ATO Interpretative Decision ATO ID 2003/559 provides that where a CGT asset is transferred to a trust, CGT event E2 will be the most specific CGT event where the transferor is a beneficiary or object of that trust or where the parties are connected.

The capital gain or capital loss is made at the time of the event. A capital gain is made if the amount received (called capital proceeds) from the disposal exceeds the cost base of the CGT asset. A capital loss is made if the capital proceeds are less than the reduced cost base.

A superannuation fund is considered to be a trust, and as such fits into the general definition of a trust. Assets are held in the fund for the future benefit of the named recipients of the fund. However, unlike a normal trust fund, members in a super fund do not have the same rights of entitlement as most beneficiaries in a trust.

The reason for that distinction is that members of a superannuation fund have a right to receive benefits from the fund but are not absolutely entitled to the assets themselves. Once they place assets into the fund (whether by sale or a specie transfer) they give up their claim to those assets until the fund ceases to function.

Paragraphs 197 and 198 of Taxation Ruling TR 2010/1 state that when a person contributes real property to a fund, legal ownership will pass with registration of the superannuation provider as owner of the real property and that beneficial ownership may pass earlier. In the case of a sale and acquisition of land, beneficial ownership normally passes when the purchase is settled at which time the buyer hands over the purchase price in exchange for a completed transfer in registrable form, together with any other necessary documents including title deeds and discharge of mortgage that enable transfer of title.

Paragraph 139 of TR 2004/D25 states that the CGT concept about the entitlement of a beneficiary to trust assets does not apply to superannuation funds regardless of whether the member has met a condition of release for payment of benefits.

Example 11 in TR 2004/D25 considers a situation where an individual contributes shares to his own self-managed superannuation fund. The individual held the shares in his own name prior to the transfer and is the only member of the fund. It is stated that CGT event E2 will happen as a result of the transfer, as the individual is not absolutely entitled to the assets of the superannuation fund.

A constructive trust is a trust imposed by operation of law, regardless of the intentions of the parties concerned, whenever equity considers it unconscionable for the party holding title to the property in question to deny the interest claimed by another. The existence of a constructive trust is, however, dependent upon the order of the court, even though that order may operate retrospectively by dating the origin of the trust from some earlier wrongful act.

Application to your circumstances

The Trust owns a property that will be transferred to the unitholder's superannuation funds.
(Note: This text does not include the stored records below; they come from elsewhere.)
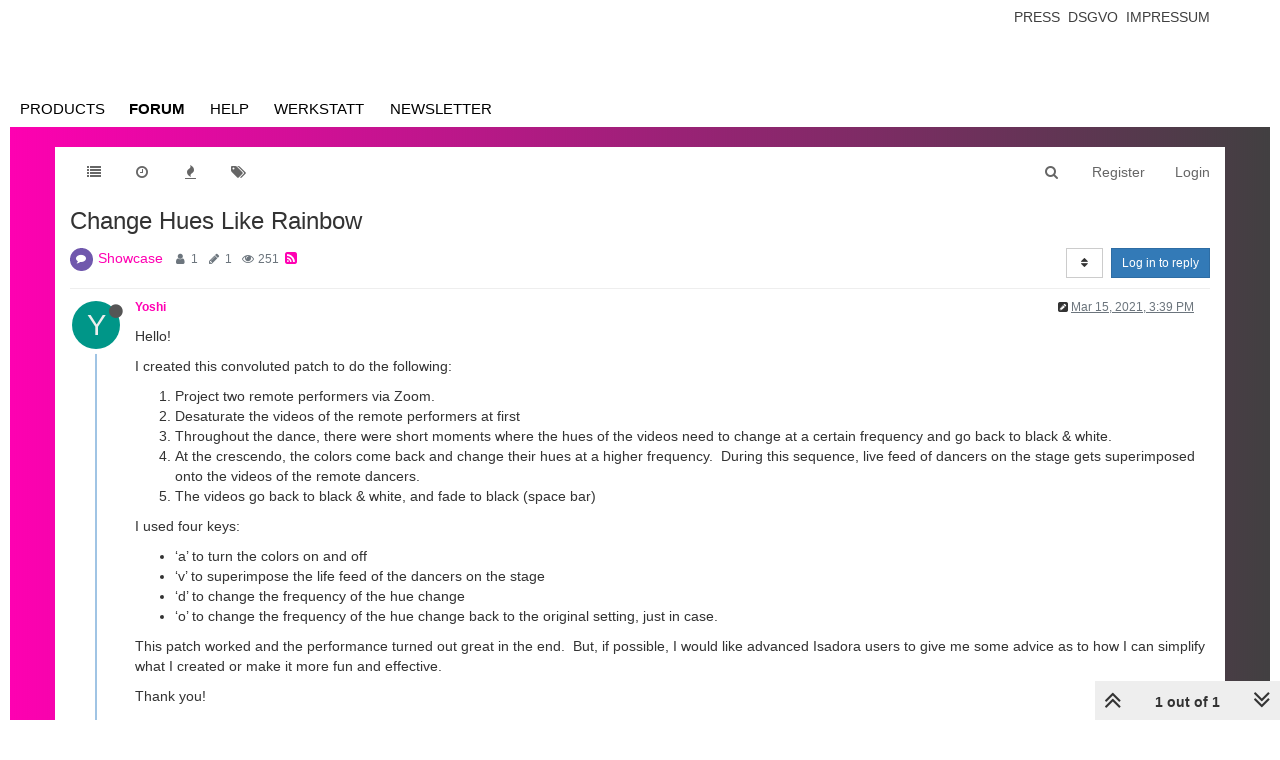

--- FILE ---
content_type: text/plain; charset=UTF-8
request_url: https://community.troikatronix.com/socket.io/?EIO=4&transport=polling&t=PlWqIyF
body_size: 110
content:
0{"sid":"WzG-nIq14aVvzMbjWp0b","upgrades":["websocket"],"pingInterval":25000,"pingTimeout":20000}

--- FILE ---
content_type: text/plain; charset=UTF-8
request_url: https://community.troikatronix.com/socket.io/?EIO=4&transport=polling&t=PlWqJ2W&sid=WzG-nIq14aVvzMbjWp0b
body_size: 96
content:
40{"sid":"xszEsGQ8RMh72rNfWp0c"}42["checkSession",0]42["setHostname","web01"]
In accordance with TR 2010/1 the Trust is taken to have passed the legal and beneficial ownership of the property to the super funds when the transfer occurs.

There is no evidence that a constructive trust has been imposed by an order of the court, therefore, a constructive trust cannot be said to exist based on your current circumstances.

The transfer satisfies the requirements of both a CGT event A1 and a CGT event E2 happening as there is a disposal of both legal and beneficial ownership of the property. None of the exceptions to a CGT event E2 happening are present in your circumstances. In accordance with ATO ID 2003/559 and example 11 in TR 2004/D25 CGT event E2 is the most specific to your situation as you are connected with the super funds.

Given that a CGT event E2 happened as a result of you transferring your property, you are required to include any capital gain or capital loss you made as a result of the transfer in your assessable income under section 102-5 of the ITAA 1997.